Processo judicial mal começou e já é um “monstro” com 44 volumes e milhares de páginas. Falta de mangueira para aplicar choque de biocida numa das torres de refrigeração da ADP terá sido um dos momentos determinantes na origem do surto, aponta a acusação do Ministério Público que fez nove arguidos, incluindo duas empresas.

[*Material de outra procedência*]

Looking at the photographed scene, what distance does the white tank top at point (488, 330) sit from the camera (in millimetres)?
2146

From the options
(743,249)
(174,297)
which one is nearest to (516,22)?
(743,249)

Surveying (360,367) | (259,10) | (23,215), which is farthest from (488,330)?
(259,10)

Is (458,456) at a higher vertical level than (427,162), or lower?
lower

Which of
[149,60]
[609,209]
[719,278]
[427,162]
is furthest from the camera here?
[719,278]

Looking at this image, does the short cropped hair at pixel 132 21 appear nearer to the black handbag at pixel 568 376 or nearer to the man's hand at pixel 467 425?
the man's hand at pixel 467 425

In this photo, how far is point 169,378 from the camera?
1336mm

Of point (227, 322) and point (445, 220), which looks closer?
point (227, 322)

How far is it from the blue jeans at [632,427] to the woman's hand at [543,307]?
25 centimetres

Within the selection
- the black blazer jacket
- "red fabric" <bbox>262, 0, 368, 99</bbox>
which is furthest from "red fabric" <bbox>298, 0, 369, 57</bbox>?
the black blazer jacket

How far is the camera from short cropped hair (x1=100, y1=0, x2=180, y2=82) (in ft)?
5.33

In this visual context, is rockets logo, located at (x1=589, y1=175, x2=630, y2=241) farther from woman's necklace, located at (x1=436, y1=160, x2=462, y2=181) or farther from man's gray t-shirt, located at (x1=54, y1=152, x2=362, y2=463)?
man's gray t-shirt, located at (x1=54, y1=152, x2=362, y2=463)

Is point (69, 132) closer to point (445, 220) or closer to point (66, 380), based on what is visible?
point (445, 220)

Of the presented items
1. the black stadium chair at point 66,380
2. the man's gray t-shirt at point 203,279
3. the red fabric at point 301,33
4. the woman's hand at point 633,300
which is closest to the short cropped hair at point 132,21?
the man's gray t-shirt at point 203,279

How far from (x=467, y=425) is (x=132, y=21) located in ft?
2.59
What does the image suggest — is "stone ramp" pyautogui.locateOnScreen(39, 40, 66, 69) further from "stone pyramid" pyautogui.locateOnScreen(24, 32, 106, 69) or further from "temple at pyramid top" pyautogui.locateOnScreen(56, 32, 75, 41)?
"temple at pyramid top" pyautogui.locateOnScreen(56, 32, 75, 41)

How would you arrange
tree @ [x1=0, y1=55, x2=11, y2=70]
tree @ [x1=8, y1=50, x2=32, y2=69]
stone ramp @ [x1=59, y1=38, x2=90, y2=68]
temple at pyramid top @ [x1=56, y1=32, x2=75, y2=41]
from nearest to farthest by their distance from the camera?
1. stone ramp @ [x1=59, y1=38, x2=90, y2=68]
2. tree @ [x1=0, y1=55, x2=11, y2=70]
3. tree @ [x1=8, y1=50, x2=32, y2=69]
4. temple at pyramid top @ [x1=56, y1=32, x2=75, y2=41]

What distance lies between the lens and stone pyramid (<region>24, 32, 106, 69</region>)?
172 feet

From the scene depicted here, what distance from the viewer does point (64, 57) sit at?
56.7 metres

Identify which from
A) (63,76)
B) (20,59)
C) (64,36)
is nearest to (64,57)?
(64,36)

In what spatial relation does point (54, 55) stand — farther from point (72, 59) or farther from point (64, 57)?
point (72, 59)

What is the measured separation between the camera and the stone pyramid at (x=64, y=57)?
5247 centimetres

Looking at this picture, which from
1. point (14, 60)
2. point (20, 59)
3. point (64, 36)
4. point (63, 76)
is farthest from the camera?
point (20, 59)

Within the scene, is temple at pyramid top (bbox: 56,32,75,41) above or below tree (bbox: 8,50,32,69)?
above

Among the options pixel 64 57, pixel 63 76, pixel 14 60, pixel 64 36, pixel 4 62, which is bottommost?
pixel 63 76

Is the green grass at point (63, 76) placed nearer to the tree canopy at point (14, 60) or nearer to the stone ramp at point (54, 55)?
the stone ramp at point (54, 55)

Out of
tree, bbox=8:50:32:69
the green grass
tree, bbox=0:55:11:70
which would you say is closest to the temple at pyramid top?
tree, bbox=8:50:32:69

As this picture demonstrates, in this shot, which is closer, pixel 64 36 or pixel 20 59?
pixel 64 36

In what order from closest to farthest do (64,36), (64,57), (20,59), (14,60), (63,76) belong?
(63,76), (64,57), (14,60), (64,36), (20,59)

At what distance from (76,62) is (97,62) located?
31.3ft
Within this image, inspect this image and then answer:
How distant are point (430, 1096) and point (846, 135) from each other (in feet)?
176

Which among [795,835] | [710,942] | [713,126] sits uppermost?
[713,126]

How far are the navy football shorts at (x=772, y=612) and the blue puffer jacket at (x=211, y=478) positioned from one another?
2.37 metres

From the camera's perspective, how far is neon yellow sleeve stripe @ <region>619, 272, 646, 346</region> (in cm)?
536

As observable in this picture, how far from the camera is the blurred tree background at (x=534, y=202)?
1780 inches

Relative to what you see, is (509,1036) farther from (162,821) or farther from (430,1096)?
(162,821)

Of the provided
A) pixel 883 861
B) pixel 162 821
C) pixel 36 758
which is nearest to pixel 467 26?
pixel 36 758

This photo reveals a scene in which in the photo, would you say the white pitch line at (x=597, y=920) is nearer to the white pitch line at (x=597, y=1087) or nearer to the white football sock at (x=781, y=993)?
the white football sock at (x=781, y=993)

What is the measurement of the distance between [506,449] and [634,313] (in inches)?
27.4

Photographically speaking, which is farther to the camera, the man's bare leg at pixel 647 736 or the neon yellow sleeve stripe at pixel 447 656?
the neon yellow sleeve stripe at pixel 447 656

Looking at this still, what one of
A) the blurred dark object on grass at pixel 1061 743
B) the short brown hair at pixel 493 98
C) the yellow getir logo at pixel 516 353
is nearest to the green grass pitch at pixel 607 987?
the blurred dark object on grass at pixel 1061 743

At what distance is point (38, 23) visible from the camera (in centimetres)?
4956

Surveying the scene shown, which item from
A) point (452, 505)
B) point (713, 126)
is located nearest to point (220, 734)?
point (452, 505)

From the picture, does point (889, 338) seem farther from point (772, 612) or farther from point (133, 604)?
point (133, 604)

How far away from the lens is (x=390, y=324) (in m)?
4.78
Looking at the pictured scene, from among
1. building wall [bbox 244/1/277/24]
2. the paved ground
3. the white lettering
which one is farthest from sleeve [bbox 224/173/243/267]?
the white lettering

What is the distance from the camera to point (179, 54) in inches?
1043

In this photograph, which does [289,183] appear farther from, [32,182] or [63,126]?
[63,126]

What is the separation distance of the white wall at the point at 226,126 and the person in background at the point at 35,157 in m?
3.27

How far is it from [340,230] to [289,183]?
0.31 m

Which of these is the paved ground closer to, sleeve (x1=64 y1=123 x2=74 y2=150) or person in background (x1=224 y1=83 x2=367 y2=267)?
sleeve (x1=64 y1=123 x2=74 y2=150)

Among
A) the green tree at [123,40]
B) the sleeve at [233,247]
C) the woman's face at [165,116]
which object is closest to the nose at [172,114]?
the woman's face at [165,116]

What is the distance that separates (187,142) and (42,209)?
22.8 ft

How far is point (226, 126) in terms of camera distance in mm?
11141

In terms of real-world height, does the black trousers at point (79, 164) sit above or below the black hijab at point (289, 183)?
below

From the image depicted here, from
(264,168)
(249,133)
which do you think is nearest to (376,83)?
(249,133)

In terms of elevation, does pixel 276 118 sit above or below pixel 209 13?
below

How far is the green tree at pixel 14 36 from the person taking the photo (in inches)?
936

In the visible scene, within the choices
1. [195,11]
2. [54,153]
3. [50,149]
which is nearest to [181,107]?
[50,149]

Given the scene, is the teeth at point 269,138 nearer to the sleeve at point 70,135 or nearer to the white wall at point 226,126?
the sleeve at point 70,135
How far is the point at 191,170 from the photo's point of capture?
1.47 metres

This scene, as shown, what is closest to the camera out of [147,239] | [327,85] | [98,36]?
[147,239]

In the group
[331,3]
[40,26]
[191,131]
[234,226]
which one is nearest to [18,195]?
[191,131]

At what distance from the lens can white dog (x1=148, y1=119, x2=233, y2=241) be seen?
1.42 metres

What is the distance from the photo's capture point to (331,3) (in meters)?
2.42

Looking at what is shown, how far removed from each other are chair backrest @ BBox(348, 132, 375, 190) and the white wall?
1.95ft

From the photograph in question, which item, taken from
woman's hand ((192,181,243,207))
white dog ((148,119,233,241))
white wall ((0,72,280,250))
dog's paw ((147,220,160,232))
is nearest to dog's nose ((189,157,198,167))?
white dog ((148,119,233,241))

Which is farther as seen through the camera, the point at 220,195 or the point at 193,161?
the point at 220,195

A não aplicação de biocida no oitavo circuito de refrigeração de uma das torres da fábrica Adubos de Portugal (ADP), a 10 de Outubro de 2014, por falta de uma mangueira, com a qual era habitual realizar essa operação, terá sido um dos vários momentos determinantes na origem do surto de legionella de Vila Franca de Xira.
A convicção é manifestada na acusação do Ministério Público (MP), a que O MIRANTE
teve acesso e do qual dará nota ao longo das próximas edições. Em todo o documento, entendem os procuradores, um alegado conjunto de omissões imprevidentes por parte dos nove arguidos – onde além de vários técnicos se contam também as empresas ADP Fertilizantes e a GE Power Controls - terá levado ao surto que matou 14 pessoas e infectou mais de 403. Um arguido, recorde-se, é considerado inocente até que a sentença transite em julgado.
O caso começa, segundo a acusação, quando a ADP termina a sua relação comercial com a empresa que limpava os seus circuitos de refrigeração e celebra um novo contrato com a GE Power Controls, para ser esta a realizar a manutenção e desinfecção das suas estruturas. Um contrato que, entende o Ministério Público, “não contemplou todas as regras técnicas e as melhores técnicas disponíveis e divulgadas entre a comunidade científica e empresarial”.
No dia 10 de Outubro de 2014, durante uma operação de limpeza e manutenção do oitavo circuito da fábrica, realizada enquanto este estava parado para obras de manutenção e reparação, o técnico da GE Power Controls terá realizado análises à água do oitavo circuito que revelaram um valor de contaminação abaixo do valor de referência. Além disso, pelo facto da mangueira através do qual tinha por hábito introduzir o biocida não oxidante no sistema não se encontrar no local habitual, diz o MP, o técnico não terá aplicado o produto.
Uma decisão contrária à que foi tomada nos meses anteriores, em que o choque de biocida no sistema fora sempre efectuado. Os biocidas, note-se, são substâncias activas utilizadas para destruir, neutralizar, impedir e prevenir a acção de organismos vivos nocivos para o meio ambiente. Apesar de não ter sido feito o choque de biocida, no dia 20 de Outubro o circuito foi colocado em funcionamento, o que terá propiciado a libertação da bactéria não eliminada anteriormente.
Diz o MP que os arguidos tinham conhecimento de que a água dos circuitos propiciava o surgimento de microorganismos, entre eles a legionella, e que todos agiram “com manifesta falta de cuidado” que o dever geral de providência aconselha, omitindo “acções importantes aquando da negociação, celebração e execução” do contrato entre a ADP e a GE.
“Não previram que as suas omissões imprevidentes originariam aquele desenvolvimento microbiológico” que causaria perigo para a saúde e vida dos ofendidos. “O desenvolvimento e propagação da bactéria só foi possível pelas omissões de todos os arguidos no cumprimento das regras técnicas existentes”, acrescenta o Ministério Público.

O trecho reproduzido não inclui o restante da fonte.